Now we apply this function to each row of the df2$Current Sector column using purrr::map_chr() to iteratively work through the dataset. I recommend including the .progress argument so that you can see if the function is running or if it’s stuck. This took about 4 minutes on my exteremly average machine.

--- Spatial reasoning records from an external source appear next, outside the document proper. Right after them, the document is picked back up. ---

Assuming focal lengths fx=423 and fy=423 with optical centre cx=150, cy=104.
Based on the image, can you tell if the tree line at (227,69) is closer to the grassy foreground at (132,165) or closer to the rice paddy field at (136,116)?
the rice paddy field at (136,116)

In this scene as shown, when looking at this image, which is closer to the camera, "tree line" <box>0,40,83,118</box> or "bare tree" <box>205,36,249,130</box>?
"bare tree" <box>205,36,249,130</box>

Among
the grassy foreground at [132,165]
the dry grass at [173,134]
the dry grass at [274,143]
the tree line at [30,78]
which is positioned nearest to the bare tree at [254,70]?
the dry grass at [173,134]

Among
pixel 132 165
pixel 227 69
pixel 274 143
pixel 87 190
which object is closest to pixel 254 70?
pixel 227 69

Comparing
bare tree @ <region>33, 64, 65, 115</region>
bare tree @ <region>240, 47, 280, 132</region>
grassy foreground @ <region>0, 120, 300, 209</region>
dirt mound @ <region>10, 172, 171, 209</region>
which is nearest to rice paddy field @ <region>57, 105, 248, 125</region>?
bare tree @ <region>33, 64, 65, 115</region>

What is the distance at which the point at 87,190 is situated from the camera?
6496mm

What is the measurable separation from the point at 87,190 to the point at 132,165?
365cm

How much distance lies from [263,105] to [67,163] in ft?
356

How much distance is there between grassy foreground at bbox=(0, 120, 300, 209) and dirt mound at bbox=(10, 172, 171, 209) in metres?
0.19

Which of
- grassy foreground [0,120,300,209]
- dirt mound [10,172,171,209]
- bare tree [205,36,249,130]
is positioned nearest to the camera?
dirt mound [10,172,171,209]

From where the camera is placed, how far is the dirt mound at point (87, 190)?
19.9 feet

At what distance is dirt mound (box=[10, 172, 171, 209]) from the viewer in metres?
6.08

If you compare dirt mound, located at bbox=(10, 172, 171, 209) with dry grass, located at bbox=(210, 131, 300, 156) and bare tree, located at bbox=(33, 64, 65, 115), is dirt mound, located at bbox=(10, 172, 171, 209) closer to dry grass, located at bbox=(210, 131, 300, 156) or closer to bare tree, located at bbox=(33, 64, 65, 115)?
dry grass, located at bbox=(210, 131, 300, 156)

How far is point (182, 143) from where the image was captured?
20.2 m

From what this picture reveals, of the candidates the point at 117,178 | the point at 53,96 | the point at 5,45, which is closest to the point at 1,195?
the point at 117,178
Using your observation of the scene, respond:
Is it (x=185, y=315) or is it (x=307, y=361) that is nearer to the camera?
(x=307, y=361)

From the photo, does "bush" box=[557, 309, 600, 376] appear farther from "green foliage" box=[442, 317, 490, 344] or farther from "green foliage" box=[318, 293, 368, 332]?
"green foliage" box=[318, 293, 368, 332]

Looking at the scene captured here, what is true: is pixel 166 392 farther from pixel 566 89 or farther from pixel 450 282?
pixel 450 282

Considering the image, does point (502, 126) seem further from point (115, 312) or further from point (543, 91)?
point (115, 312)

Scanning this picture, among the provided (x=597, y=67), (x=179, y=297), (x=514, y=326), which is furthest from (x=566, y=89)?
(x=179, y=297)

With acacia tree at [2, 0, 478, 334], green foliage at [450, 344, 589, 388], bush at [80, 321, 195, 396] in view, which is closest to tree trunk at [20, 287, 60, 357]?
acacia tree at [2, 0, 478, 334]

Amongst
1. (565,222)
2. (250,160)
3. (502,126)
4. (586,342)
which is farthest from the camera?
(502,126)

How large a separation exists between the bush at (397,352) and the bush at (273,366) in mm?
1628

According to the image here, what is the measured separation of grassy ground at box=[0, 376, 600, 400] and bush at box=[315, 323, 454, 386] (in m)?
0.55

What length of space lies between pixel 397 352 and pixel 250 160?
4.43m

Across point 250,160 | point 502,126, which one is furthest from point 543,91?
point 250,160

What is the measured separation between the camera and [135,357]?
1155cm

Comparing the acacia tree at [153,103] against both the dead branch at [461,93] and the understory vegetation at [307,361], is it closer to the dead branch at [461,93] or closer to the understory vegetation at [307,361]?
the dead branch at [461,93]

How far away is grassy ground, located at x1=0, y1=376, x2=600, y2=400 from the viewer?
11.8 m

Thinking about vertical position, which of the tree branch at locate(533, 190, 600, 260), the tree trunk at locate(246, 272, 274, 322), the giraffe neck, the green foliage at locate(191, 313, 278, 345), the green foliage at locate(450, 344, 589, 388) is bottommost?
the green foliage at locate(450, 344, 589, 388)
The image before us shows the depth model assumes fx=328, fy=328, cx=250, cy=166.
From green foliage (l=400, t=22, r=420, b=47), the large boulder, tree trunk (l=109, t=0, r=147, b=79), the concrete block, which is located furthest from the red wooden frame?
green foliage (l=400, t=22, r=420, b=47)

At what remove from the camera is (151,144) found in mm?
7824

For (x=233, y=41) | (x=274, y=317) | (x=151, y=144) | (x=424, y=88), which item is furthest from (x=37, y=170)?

# Apply the function classify_company_fast() using purrr::map_chr()
df2$`Current Sector` <- map_chr(
  df2$Company,
  classify_company_fast,
  .progress = "Classifying companies"
)

Then, there’s a little more data cleaning so that we get the plot output that we’re looking for that includes a percent of former colleagues in their new sector and the total count.

df3 <- df2 |>
  count(MSI_ENC, `Current Sector`) |>
  rename(source = MSI_ENC, target = `Current Sector`, value = n) |>
  mutate(
    source = "413 Former MSI and EnCompass colleagues",
    percent = paste0(round(value / sum(value) * 100, 1), "%")
  ) |>
  arrange(desc(value))

A table with the data

Here’s what we’ll be plotting in the sankey chart.

df3_table <- df3 |>
  select(target, value, percent) |>
  gt() |>
  tab_header(
    title = "Career Transitions from my MSI and EnCompass Colleagues",
    subtitle = "Distribution of professionals across sectors"
  ) |>
  cols_label(
    target = "Current Sector",
    value = "Count",
    percent = "Percentage"
  ) |>
  tab_style(
    style = cell_text(weight = "bold"),
    locations = cells_column_labels()
  ) |>
  tab_style(
    style = cell_fill(color = "#f8f9fa"),
    locations = cells_body(rows = seq(1, nrow(df3), 2))
  ) |>
  cols_align(
    align = "left",
    columns =  target
  ) |>
  cols_align(
    align = "center",
    columns = c(value, percent)
  )
  
gtsave(df3_table, "df3_table.html")

Convert this into a graphic

We are using the networkD3 package to make an interactive sankey chart so it expects there to be nodes and links as in a network object.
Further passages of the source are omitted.